(Questions on scene geometry)
※ ※ ※

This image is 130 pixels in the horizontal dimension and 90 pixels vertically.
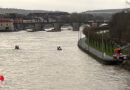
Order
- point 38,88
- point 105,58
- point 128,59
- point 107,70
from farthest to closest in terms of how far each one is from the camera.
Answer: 1. point 105,58
2. point 128,59
3. point 107,70
4. point 38,88

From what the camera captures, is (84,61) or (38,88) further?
(84,61)

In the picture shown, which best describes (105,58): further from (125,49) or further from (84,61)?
(125,49)

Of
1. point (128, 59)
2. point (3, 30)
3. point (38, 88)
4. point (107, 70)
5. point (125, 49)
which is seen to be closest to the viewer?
point (38, 88)

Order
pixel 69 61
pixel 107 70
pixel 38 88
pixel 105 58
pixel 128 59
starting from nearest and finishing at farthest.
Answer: pixel 38 88 < pixel 107 70 < pixel 128 59 < pixel 105 58 < pixel 69 61

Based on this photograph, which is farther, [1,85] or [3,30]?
[3,30]

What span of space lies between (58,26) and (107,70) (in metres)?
53.3

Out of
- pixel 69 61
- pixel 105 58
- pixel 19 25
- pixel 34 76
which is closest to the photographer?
pixel 34 76

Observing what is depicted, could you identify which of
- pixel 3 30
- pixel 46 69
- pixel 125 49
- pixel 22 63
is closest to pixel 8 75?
pixel 46 69

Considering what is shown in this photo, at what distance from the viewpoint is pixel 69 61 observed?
62.8ft

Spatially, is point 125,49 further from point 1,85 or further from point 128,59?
point 1,85

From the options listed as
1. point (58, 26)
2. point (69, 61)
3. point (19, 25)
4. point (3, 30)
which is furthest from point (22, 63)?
point (19, 25)

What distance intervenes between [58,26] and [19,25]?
977 centimetres

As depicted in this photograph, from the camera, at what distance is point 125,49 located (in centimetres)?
2088

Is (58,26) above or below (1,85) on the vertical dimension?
below
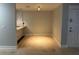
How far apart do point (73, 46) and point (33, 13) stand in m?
1.67

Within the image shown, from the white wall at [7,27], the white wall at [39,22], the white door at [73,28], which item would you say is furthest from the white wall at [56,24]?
the white wall at [7,27]

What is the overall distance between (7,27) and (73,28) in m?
1.80

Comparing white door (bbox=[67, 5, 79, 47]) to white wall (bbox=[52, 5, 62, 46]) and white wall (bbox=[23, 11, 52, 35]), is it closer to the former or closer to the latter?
white wall (bbox=[52, 5, 62, 46])

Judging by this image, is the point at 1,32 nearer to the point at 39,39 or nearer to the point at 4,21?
the point at 4,21

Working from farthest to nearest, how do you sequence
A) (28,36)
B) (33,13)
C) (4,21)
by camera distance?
(33,13) < (28,36) < (4,21)

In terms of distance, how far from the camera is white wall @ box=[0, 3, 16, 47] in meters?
3.17

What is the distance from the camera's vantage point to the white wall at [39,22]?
13.4 feet

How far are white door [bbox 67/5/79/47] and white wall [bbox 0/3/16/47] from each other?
151 centimetres

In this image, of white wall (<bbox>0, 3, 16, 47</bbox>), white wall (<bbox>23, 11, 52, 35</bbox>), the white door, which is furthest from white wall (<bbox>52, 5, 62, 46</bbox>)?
white wall (<bbox>0, 3, 16, 47</bbox>)

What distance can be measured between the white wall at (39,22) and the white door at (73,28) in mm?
751

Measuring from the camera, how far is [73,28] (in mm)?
3555

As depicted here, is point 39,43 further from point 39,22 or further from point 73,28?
point 73,28

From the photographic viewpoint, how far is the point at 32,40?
4078 mm

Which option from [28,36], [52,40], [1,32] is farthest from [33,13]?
[1,32]
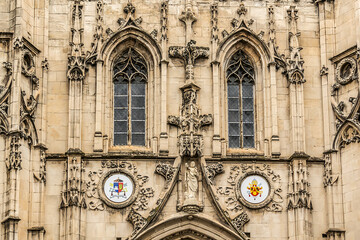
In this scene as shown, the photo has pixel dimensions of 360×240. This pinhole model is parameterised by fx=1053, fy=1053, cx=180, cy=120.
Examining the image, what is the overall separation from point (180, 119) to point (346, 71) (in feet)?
17.0

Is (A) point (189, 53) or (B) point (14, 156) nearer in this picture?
(B) point (14, 156)

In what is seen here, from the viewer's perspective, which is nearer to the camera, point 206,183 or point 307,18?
point 206,183

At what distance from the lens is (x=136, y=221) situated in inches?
1179

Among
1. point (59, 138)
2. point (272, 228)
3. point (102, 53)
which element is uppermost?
point (102, 53)

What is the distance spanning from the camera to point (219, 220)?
30.1 meters

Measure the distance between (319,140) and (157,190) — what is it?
508cm

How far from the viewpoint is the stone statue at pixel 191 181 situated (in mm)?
30078

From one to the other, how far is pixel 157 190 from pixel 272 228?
350 cm

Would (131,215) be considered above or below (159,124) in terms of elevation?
below

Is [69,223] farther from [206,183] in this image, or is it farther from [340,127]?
[340,127]

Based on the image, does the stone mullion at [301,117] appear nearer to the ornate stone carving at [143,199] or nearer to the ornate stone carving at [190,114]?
the ornate stone carving at [190,114]

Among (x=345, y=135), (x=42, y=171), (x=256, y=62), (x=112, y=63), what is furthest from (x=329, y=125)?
(x=42, y=171)

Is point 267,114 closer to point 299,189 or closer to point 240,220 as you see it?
point 299,189

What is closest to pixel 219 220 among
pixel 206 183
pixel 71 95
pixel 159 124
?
pixel 206 183
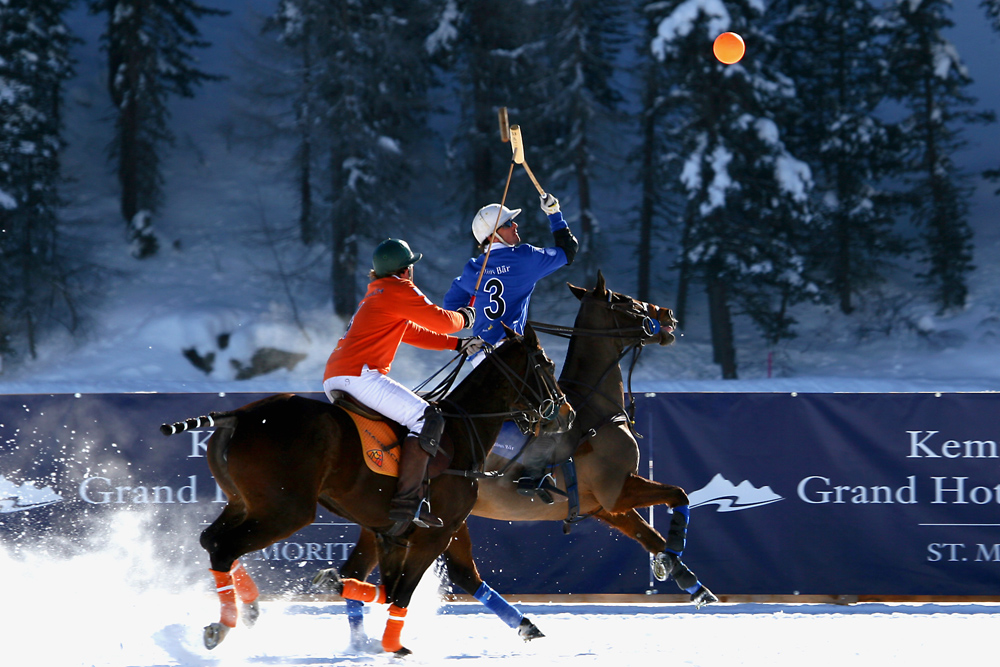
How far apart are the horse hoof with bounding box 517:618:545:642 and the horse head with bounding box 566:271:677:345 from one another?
6.51ft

※ ※ ※

Write out the data above again, changing every "photographer" to "camera operator" and leaving all other wording unchanged. Omit the pictures from your answer.

*Output*
This image is 130 pixels in the horizontal dimension and 90 pixels vertically.
Order
- point 38,88
- point 105,58
- point 128,59
- point 107,70
from farthest to closest in terms of how far each one is from the camera.
Answer: 1. point 105,58
2. point 128,59
3. point 107,70
4. point 38,88

From what the camera captures, is (84,61) or (38,88) further?
(84,61)

In the picture shown, which best describes (105,58): further from (125,49) or further from (84,61)?
(125,49)

Of
1. point (128, 59)
2. point (3, 30)
3. point (38, 88)
4. point (107, 70)
5. point (125, 49)
which is seen to be closest to the viewer?
point (38, 88)

Order
pixel 69 61
pixel 107 70
pixel 38 88
pixel 105 58
pixel 128 59
starting from nearest and finishing at farthest.
Answer: pixel 38 88 < pixel 107 70 < pixel 128 59 < pixel 105 58 < pixel 69 61

Based on this photograph, which is farther, [1,85] or [3,30]?
[3,30]

What span of space lies between (58,26) and (107,70) (in metres)?
53.3

Out of
- pixel 69 61
- pixel 105 58
- pixel 19 25
- pixel 34 76
which is closest to the camera operator?
pixel 34 76

Observing what is depicted, could you identify which of
- pixel 3 30
- pixel 46 69
- pixel 125 49
- pixel 22 63
is closest to pixel 8 75?
pixel 46 69

Considering what is shown in this photo, at what distance from the viewpoint is pixel 69 61 observed?
62.8ft

Spatially, is point 125,49 further from point 1,85 or further from point 128,59?
point 1,85

From the options listed as
1. point (58, 26)
2. point (69, 61)
3. point (19, 25)
4. point (3, 30)
which is furthest from point (22, 63)?
point (19, 25)

What distance intervenes between [58,26] and [19,25]?
977 centimetres

As depicted in this photograph, from the camera, at what distance is point 125,49 located (in centimetres)?
2088

Is (58,26) above or below (1,85) on the vertical dimension?
below
How far apart do point (73, 46) and point (33, 13) stand in m?
1.67

Within the image shown, from the white wall at [7,27], the white wall at [39,22], the white door at [73,28], which item would you say is furthest from the white wall at [56,24]?
the white wall at [7,27]

What is the overall distance between (7,27) and (73,28) in m?
1.80

Comparing white door (bbox=[67, 5, 79, 47]) to white wall (bbox=[52, 5, 62, 46]) and white wall (bbox=[23, 11, 52, 35]), is it closer to the former or closer to the latter?
white wall (bbox=[52, 5, 62, 46])

Judging by this image, is the point at 1,32 nearer to the point at 39,39 or nearer to the point at 4,21?
the point at 4,21

Working from farthest to nearest, how do you sequence
A) (28,36)
B) (33,13)
C) (4,21)
by camera distance?
(33,13) < (28,36) < (4,21)

In terms of distance, how far from the camera is white wall @ box=[0, 3, 16, 47] in meters?
3.17

What is the distance from the camera's vantage point to the white wall at [39,22]?
13.4 feet

How far are white door [bbox 67/5/79/47] and white wall [bbox 0/3/16/47] from each other?
151 centimetres

In this image, of white wall (<bbox>0, 3, 16, 47</bbox>), white wall (<bbox>23, 11, 52, 35</bbox>), the white door, which is furthest from white wall (<bbox>52, 5, 62, 46</bbox>)?
white wall (<bbox>0, 3, 16, 47</bbox>)

What distance can be measured between the white wall at (39,22) and the white door at (73,28) in mm?
751

Measuring from the camera, how far is [73,28] (in mm)?
3555

As depicted here, is point 39,43 further from point 39,22 or further from point 73,28?
point 73,28

From the photographic viewpoint, how far is the point at 32,40?
4078 mm

Which option from [28,36], [52,40], [1,32] is farthest from [33,13]?
[1,32]
In this scene as shown, the photo has pixel dimensions of 360×240. This pinhole model is parameterised by fx=1053, fy=1053, cx=180, cy=120.
Examining the image, what is the overall separation from point (180, 119) to point (346, 71) (in feet)?
17.0

Is (A) point (189, 53) or (B) point (14, 156) nearer in this picture?
(B) point (14, 156)

In what is seen here, from the viewer's perspective, which is nearer to the camera, point 206,183 or point 307,18?
point 206,183

At what distance from the lens is (x=136, y=221) situated in inches?
1179

Among
1. point (59, 138)
2. point (272, 228)
3. point (102, 53)
which element is uppermost?
point (102, 53)

What is the distance spanning from the camera to point (219, 220)?
30.1 meters

Measure the distance between (319,140) and (157,190) — what is it?
508cm

How far from the viewpoint is the stone statue at pixel 191 181 situated (in mm)?
30078

From one to the other, how far is pixel 157 190 from pixel 272 228?
350 cm

Would (131,215) be considered above or below (159,124) in terms of elevation?
below

Is [69,223] farther from [206,183] in this image, or is it farther from [340,127]?
[340,127]

Based on the image, does the stone mullion at [301,117] appear nearer to the ornate stone carving at [143,199] or nearer to the ornate stone carving at [190,114]?
the ornate stone carving at [190,114]

Among (x=345, y=135), (x=42, y=171), (x=256, y=62), (x=112, y=63), what is furthest from (x=329, y=125)?
(x=42, y=171)

Is point 267,114 closer to point 299,189 or closer to point 240,220 as you see it?
point 299,189

What is closest to pixel 219 220 among
pixel 206 183
pixel 71 95
pixel 159 124
?
pixel 206 183
How far apart are the horse hoof with bounding box 517:618:545:642 and the horse head with bounding box 566:271:677:345 from one another?
6.51ft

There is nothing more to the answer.